分詞構文の完了形

時制の違う2つの文章を分詞構文で表現する場合、分詞構文の完了形を使います。

 

Having eaten too much, I can't move now.
食べ過ぎてしまったので今動けません。

 

上の文章は分詞構文の完了形です。

 

通常の分詞構文が「Ving」であり、それを完了形にすると「having Vpp」となります。

 

前の文章「Having eaten too much」は「食べ過ぎてしまった」という過去形の意味をしています。

 

それに対してうしろの文章「I can't move now」は「今動くことができません」と今のことを表す現在形です。

 

つまり、前の文章の出来事はうしろの文章の出来事よりも以前に起きていることになります。

 

このように時制の違う2つの文章かつ、前の文章とうしろの文章の主語が同じ場合は分詞構文の完了形を使うことができます。

 

これを公式的に書くと以下のようになります。

【もともとの文章】
接続詞 S have V1pp, S V2.

 

【分詞構文の完了形に書き換え】
Having V1pp, S V2〜.

 

Having eaten too much, I can't move now.

 

この例文を上の公式に従って通常の文章に戻してみます。

 

Because I have eaten too much, I can't move now.

 

このようになります。

 

意味はともにまったく同じで、「食べ過ぎてしまったので今動けません。
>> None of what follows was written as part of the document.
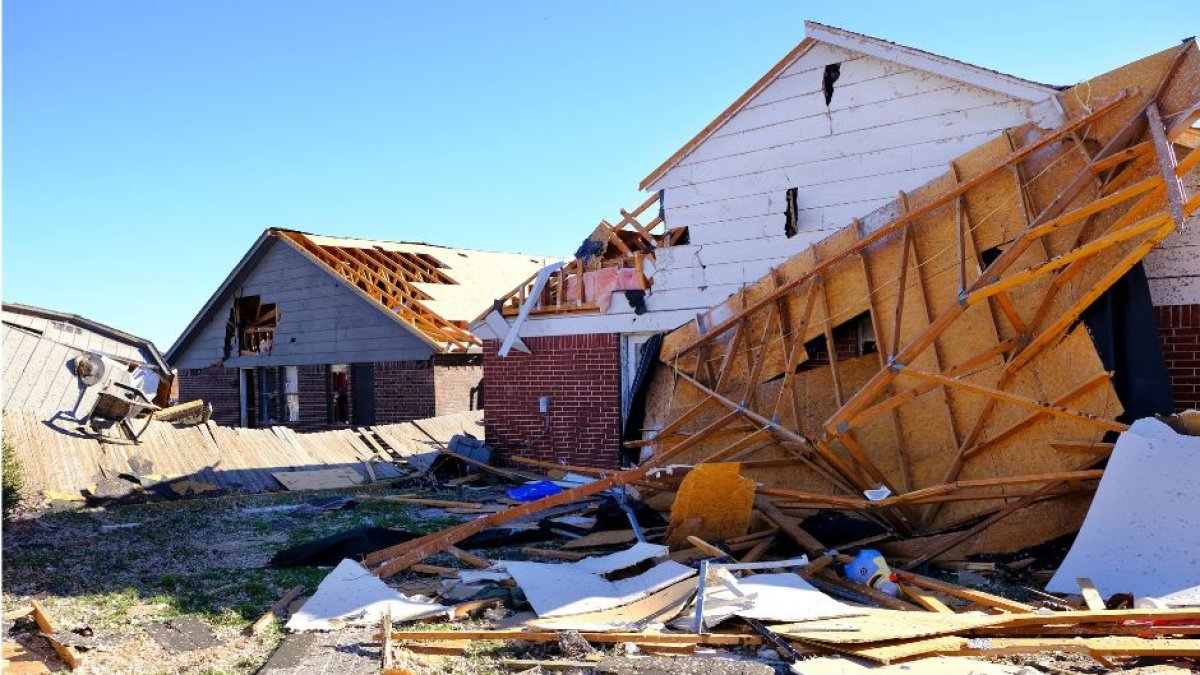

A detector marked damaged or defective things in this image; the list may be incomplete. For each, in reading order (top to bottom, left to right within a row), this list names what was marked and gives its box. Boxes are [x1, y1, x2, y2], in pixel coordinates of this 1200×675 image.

」です。

 

文章の中で時制が違う場合の分詞構文は、「Having Vpp」から書き出すと覚えておきましょう。

 

なお、文法書によっては「述語動詞の時制よりも前の時制を表す場合に分詞構文の完了形を使う」と説明がされています。

 

この「述語動詞」とは先ほどの例文で言う「can't move」のことです。

 

つまりは分詞構文にならない方の文、うしろの文のことを述語動詞と表現しているわけです。

 

また、注意点としてただの分詞構文は連続した動作を表すこともあります。

 

Turning on the radio, I listened to the music.
ラジオをつけて、私は音楽を聴きました。

 

この場合、ラジオをつけるという動作は、音楽を聴くという動作よりもわずかながらに前の時制になります。

 

それゆえに分詞構文の完了形を使うと考えてもよいのですが、このように時間にわずかの差しかない連続した動作は通常の分詞構文を用いればOKです。

 

 

 

完了形を用いると今よりも前の時制のことを表すことができます。

 

この考え方は分詞構文でも同じで、文章の中で時制に違いがある場合は分詞構文も完了形を使います。